TASK – From the line that includes "In the photo at" to the last line of the records that follow, copy every line exactly and nothing more, omitting pictures.

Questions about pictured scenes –
################
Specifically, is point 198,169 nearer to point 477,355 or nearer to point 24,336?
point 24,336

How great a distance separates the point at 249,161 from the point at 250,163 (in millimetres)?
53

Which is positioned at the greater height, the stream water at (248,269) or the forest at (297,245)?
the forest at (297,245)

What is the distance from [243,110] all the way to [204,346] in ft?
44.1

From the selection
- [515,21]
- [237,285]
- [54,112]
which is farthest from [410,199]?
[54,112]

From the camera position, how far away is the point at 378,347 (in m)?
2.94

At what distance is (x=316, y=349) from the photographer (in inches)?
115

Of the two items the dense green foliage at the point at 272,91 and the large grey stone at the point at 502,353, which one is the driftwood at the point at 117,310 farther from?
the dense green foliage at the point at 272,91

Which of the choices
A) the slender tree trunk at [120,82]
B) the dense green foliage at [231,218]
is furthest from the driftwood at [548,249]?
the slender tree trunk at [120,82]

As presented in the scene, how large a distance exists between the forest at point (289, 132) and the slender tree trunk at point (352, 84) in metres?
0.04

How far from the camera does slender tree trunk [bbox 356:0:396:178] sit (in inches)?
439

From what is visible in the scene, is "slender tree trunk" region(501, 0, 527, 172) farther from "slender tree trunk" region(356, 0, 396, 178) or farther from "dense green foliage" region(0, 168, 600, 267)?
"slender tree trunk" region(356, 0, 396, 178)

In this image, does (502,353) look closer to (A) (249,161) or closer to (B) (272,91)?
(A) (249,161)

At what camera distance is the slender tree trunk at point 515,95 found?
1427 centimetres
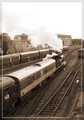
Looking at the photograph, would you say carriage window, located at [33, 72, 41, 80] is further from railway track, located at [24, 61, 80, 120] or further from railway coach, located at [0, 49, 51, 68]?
railway coach, located at [0, 49, 51, 68]

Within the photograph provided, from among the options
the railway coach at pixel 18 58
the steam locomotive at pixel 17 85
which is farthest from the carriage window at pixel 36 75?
the railway coach at pixel 18 58

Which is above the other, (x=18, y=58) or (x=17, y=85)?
(x=18, y=58)

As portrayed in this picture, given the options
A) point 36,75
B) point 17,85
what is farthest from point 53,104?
point 36,75

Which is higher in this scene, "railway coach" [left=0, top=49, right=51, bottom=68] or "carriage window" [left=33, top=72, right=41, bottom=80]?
"railway coach" [left=0, top=49, right=51, bottom=68]

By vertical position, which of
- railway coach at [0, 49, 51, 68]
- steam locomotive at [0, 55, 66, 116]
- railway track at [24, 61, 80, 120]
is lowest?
railway track at [24, 61, 80, 120]

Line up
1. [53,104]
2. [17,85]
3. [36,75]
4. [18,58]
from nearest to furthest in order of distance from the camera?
[17,85]
[53,104]
[36,75]
[18,58]

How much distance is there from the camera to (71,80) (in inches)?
1241

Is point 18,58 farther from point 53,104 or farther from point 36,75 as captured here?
point 53,104

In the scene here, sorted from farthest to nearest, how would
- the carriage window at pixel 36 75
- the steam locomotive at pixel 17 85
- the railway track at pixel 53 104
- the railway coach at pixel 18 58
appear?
the railway coach at pixel 18 58 → the carriage window at pixel 36 75 → the railway track at pixel 53 104 → the steam locomotive at pixel 17 85

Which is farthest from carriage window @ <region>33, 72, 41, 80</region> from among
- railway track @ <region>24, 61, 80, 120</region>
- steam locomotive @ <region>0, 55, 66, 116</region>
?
railway track @ <region>24, 61, 80, 120</region>

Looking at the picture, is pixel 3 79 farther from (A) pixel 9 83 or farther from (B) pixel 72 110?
(B) pixel 72 110

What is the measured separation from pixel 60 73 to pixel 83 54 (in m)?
20.0

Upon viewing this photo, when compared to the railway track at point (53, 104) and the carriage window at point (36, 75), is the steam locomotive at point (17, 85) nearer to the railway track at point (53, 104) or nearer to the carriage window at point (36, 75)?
the carriage window at point (36, 75)

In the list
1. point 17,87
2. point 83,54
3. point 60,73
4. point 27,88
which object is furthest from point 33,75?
point 83,54
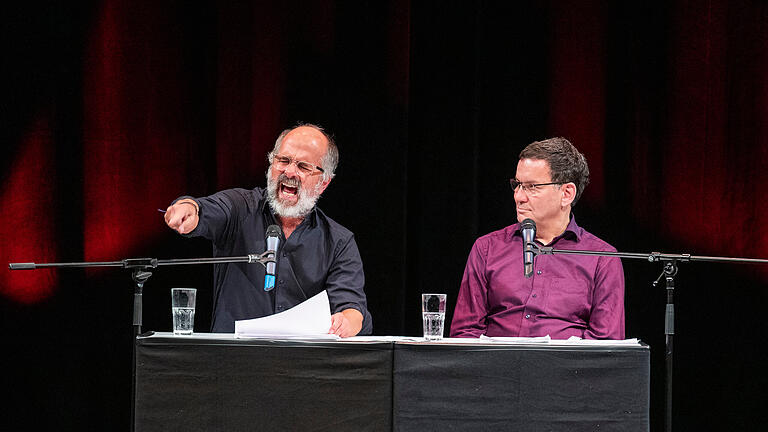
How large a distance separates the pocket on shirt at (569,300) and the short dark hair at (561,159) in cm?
42

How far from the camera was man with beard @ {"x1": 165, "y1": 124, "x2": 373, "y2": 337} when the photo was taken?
3.43m

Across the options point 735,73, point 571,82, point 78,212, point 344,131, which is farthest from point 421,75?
point 78,212

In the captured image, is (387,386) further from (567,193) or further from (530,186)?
(567,193)

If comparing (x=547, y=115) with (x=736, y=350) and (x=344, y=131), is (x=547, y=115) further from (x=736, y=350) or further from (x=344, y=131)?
(x=736, y=350)

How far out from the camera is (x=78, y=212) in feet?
13.5

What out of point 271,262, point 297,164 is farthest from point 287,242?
point 271,262

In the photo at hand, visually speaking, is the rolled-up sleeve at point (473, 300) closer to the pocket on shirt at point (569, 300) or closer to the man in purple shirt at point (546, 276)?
the man in purple shirt at point (546, 276)

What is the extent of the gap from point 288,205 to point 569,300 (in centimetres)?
125

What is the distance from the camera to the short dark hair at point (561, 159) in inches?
138

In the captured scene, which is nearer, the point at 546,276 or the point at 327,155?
the point at 546,276

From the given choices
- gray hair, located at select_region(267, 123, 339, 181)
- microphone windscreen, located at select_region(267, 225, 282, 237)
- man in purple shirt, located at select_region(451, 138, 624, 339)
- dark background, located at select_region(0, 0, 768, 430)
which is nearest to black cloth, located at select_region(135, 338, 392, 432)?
microphone windscreen, located at select_region(267, 225, 282, 237)

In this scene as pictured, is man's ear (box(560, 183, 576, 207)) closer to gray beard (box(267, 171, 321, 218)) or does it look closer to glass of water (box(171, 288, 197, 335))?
gray beard (box(267, 171, 321, 218))

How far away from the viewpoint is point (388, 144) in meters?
4.10

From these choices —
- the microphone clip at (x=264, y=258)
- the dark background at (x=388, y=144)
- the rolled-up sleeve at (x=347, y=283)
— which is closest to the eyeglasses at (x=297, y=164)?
the rolled-up sleeve at (x=347, y=283)
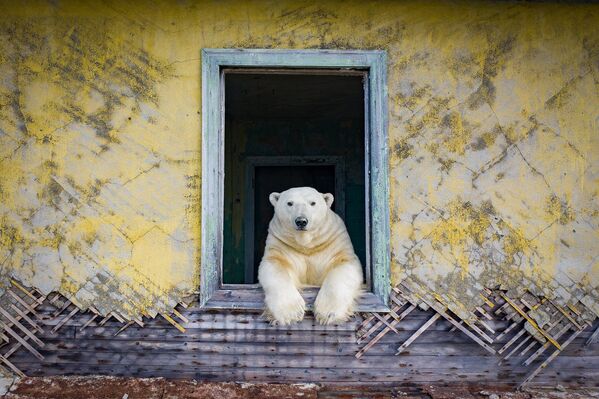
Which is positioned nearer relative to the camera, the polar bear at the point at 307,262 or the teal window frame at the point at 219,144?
################
OUTPUT –
In the photo at hand, visually speaking, is the rolled-up sleeve at point (473, 300) closer to the pocket on shirt at point (569, 300) or closer to the man in purple shirt at point (546, 276)?
the man in purple shirt at point (546, 276)

What is the extent of the gap from point 288,205 to point 569,300 (in centimetres)?
125

What is the distance from the camera to the short dark hair at point (561, 159) in inches?
138

In the captured scene, which is nearer, the point at 546,276 or the point at 327,155?
the point at 546,276

From the given choices
- gray hair, located at select_region(267, 123, 339, 181)
- microphone windscreen, located at select_region(267, 225, 282, 237)
- man in purple shirt, located at select_region(451, 138, 624, 339)
- dark background, located at select_region(0, 0, 768, 430)
which is nearest to black cloth, located at select_region(135, 338, 392, 432)?
microphone windscreen, located at select_region(267, 225, 282, 237)

In this scene as pictured, is man's ear (box(560, 183, 576, 207)) closer to gray beard (box(267, 171, 321, 218)) or does it look closer to glass of water (box(171, 288, 197, 335))?
gray beard (box(267, 171, 321, 218))

How far away from the viewpoint is point (388, 144) in meters?
4.10

From these choices —
- the microphone clip at (x=264, y=258)
- the dark background at (x=388, y=144)
- the rolled-up sleeve at (x=347, y=283)
— which is closest to the eyeglasses at (x=297, y=164)?
the rolled-up sleeve at (x=347, y=283)
Which is positioned nearer relative to the camera, the polar bear at the point at 307,262 or the teal window frame at the point at 219,144?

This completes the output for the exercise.